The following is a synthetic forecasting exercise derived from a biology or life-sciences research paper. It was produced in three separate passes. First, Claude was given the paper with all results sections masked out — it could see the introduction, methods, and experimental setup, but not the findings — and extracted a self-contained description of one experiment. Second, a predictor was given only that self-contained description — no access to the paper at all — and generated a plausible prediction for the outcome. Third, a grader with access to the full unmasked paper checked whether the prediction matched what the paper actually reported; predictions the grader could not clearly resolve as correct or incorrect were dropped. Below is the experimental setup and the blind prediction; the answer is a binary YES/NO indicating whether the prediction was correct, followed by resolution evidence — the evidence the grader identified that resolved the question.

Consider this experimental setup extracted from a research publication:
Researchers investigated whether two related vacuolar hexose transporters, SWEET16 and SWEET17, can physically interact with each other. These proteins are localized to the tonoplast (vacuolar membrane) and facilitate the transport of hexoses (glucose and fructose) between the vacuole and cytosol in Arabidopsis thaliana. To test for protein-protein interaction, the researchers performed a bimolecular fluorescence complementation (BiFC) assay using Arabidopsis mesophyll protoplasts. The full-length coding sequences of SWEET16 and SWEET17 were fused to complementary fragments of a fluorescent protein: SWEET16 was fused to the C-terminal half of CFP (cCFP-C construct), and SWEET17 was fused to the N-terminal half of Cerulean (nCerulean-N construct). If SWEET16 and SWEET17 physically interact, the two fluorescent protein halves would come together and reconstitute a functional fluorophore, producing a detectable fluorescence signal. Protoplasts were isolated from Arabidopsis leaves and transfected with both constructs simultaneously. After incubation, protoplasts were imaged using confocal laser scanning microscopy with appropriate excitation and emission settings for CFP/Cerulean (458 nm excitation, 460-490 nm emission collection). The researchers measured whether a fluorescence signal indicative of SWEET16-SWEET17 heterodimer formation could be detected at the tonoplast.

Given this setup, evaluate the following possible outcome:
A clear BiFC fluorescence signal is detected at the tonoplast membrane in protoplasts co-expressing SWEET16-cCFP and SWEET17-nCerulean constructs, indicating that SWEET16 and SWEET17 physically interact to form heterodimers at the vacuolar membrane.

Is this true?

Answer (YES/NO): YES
■ ■ ■ ■ ■
- _The problem_
Throughout the records above, find the lines in which the word "cCFP" appears and return them.

- _Exercise output_
Researchers investigated whether two related vacuolar hexose transporters, SWEET16 and SWEET17, can physically interact with each other. These proteins are localized to the tonoplast (vacuolar membrane) and facilitate the transport of hexoses (glucose and fructose) between the vacuole and cytosol in Arabidopsis thaliana. To test for protein-protein interaction, the researchers performed a bimolecular fluorescence complementation (BiFC) assay using Arabidopsis mesophyll protoplasts. The full-length coding sequences of SWEET16 and SWEET17 were fused to complementary fragments of a fluorescent protein: SWEET16 was fused to the C-terminal half of CFP (cCFP-C construct), and SWEET17 was fused to the N-terminal half of Cerulean (nCerulean-N construct). If SWEET16 and SWEET17 physically interact, the two fluorescent protein halves would come together and reconstitute a functional fluorophore, producing a detectable fluorescence signal. Protoplasts were isolated from Arabidopsis leaves and transfected with both constructs simultaneously. After incubation, protoplasts were imaged using confocal laser scanning microscopy with appropriate excitation and emission settings for CFP/Cerulean (458 nm excitation, 460-490 nm emission collection). The researchers measured whether a fluorescence signal indicative of SWEET16-SWEET17 heterodimer formation could be detected at the tonoplast.
A clear BiFC fluorescence signal is detected at the tonoplast membrane in protoplasts co-expressing SWEET16-cCFP and SWEET17-nCerulean constructs, indicating that SWEET16 and SWEET17 physically interact to form heterodimers at the vacuolar membrane.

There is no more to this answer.